- [Aim] Reproduce, without any change, the stretch of entries from the line that contains "Referring to the" through the line that contains "4. point 195,193", including both of those lines.

- [Data records]

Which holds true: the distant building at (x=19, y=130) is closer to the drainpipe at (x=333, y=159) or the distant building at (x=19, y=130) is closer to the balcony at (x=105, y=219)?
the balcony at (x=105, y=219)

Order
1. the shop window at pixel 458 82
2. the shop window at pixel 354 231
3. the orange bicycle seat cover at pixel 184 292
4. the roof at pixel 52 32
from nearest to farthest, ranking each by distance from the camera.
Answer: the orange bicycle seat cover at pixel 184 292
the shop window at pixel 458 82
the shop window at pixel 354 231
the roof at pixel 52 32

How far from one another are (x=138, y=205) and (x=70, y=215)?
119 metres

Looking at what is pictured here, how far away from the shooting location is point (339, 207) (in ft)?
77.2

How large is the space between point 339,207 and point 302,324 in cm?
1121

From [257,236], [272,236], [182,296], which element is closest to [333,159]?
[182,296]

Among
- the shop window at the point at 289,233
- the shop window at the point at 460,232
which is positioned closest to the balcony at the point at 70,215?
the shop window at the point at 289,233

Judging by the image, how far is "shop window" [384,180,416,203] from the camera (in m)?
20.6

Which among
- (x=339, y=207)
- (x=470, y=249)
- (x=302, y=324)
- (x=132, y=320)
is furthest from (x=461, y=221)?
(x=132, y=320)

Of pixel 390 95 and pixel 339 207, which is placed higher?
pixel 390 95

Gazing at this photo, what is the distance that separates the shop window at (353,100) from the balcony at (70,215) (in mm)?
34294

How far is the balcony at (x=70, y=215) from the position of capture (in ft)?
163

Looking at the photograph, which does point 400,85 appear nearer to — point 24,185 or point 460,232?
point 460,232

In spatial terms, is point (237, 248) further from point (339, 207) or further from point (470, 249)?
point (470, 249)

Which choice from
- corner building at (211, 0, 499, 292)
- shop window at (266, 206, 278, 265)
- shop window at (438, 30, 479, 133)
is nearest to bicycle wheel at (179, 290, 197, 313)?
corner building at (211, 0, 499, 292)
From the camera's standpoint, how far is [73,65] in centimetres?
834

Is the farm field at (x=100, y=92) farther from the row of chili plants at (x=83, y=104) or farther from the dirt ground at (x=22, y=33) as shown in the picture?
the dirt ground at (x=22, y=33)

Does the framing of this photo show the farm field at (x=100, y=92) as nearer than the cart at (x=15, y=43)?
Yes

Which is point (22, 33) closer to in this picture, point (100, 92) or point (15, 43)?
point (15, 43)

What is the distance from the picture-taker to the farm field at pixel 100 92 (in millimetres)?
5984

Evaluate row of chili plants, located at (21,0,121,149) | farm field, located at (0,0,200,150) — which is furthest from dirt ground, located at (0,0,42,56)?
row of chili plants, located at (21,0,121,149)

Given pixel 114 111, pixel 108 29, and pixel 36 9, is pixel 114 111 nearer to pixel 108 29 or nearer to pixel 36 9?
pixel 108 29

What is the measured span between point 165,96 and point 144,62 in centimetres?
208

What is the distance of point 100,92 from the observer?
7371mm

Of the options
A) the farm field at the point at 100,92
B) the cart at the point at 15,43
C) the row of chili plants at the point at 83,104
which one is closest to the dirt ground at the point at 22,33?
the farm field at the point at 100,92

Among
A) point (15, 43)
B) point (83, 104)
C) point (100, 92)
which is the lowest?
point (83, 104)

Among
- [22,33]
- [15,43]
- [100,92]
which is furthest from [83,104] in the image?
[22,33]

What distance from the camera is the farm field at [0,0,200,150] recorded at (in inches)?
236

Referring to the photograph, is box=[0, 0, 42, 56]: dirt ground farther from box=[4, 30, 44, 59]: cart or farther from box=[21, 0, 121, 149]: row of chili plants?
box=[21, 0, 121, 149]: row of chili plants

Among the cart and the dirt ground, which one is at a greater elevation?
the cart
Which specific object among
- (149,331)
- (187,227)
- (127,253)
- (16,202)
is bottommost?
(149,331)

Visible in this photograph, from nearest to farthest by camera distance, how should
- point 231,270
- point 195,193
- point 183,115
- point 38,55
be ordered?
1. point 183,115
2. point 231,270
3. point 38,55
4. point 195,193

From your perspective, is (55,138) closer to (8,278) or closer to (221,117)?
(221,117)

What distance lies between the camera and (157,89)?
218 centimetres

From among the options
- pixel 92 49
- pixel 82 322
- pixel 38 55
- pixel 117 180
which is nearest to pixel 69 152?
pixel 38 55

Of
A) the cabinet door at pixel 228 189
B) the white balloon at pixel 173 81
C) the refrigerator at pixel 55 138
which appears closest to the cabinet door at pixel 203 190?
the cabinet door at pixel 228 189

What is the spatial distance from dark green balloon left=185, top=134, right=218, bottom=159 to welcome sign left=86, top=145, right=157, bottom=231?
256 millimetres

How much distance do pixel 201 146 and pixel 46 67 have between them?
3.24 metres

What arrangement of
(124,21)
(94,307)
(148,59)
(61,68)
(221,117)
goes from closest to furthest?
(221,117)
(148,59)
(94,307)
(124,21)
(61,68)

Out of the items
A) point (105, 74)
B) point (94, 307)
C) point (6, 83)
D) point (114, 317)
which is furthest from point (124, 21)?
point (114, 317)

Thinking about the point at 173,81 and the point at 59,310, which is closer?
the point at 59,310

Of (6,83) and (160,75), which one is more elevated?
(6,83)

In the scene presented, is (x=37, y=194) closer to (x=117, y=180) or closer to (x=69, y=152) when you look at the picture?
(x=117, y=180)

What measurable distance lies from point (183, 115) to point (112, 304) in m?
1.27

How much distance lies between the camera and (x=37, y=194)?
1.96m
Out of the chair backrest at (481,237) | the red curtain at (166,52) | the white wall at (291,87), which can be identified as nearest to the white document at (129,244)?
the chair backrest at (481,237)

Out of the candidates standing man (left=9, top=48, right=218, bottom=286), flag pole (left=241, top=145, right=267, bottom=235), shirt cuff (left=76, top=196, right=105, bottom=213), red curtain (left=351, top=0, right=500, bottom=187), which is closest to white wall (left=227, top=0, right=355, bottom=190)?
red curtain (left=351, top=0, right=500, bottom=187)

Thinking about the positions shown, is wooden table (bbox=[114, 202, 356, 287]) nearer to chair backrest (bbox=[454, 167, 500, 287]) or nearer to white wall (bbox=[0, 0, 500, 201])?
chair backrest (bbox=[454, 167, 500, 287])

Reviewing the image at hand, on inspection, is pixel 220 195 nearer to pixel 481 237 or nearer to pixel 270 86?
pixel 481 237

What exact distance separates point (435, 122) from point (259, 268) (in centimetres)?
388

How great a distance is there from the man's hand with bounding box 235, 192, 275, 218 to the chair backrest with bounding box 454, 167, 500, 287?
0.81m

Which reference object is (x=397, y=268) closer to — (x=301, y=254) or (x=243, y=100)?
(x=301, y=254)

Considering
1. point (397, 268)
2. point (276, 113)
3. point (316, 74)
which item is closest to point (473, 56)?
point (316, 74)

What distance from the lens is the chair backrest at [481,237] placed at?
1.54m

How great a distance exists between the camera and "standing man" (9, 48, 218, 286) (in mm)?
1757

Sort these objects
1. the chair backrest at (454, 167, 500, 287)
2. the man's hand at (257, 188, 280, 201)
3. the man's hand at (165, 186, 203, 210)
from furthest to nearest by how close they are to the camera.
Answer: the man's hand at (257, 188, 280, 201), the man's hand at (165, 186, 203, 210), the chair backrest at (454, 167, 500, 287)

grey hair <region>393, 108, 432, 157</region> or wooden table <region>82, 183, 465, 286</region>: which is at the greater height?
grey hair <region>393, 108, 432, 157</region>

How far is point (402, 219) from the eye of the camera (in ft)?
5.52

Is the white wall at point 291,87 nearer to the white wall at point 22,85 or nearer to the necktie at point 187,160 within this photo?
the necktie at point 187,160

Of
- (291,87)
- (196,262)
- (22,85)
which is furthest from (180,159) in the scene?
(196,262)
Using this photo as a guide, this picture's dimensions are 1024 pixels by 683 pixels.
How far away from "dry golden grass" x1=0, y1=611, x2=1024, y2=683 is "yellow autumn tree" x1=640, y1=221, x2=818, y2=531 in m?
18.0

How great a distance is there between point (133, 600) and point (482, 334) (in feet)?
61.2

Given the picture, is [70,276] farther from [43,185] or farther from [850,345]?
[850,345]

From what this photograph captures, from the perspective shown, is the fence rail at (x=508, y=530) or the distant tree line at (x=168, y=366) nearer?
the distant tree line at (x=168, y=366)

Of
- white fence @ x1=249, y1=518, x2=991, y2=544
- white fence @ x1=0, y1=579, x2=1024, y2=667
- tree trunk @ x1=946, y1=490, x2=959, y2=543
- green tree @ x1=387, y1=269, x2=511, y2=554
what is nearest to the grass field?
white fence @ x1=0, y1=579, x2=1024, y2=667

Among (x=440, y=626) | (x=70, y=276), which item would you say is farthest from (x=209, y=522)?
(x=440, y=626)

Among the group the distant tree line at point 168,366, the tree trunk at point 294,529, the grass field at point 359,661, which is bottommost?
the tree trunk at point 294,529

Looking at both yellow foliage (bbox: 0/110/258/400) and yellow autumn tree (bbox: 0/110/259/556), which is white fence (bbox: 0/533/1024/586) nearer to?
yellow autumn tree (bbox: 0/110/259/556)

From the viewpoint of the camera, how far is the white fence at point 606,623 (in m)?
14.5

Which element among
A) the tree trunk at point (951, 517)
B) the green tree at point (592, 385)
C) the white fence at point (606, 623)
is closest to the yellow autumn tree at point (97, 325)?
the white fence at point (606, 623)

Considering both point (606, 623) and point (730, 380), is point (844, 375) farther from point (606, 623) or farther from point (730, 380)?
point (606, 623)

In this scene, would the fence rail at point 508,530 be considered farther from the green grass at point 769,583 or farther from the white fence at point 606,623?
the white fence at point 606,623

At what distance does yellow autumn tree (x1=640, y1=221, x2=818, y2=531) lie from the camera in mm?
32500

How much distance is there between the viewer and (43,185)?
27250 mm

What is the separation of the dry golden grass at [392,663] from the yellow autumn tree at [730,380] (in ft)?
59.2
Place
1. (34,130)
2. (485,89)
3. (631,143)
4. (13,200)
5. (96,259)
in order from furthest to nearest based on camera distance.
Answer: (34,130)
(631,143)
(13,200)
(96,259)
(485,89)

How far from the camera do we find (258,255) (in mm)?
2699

- [Result of this task]
Referring to the photograph, is box=[0, 0, 42, 56]: dirt ground farther from box=[4, 30, 44, 59]: cart or farther from box=[21, 0, 121, 149]: row of chili plants?
box=[21, 0, 121, 149]: row of chili plants

Among the cart and the dirt ground, which one is at a greater elevation?
the cart
Which specific object among
- (149,331)
- (187,227)
- (127,253)
- (16,202)
is bottommost?
(149,331)

Visible in this photograph, from nearest to farthest by camera distance, how should
- point 231,270
- point 195,193
- point 183,115
- point 38,55
be ordered?
1. point 183,115
2. point 231,270
3. point 38,55
4. point 195,193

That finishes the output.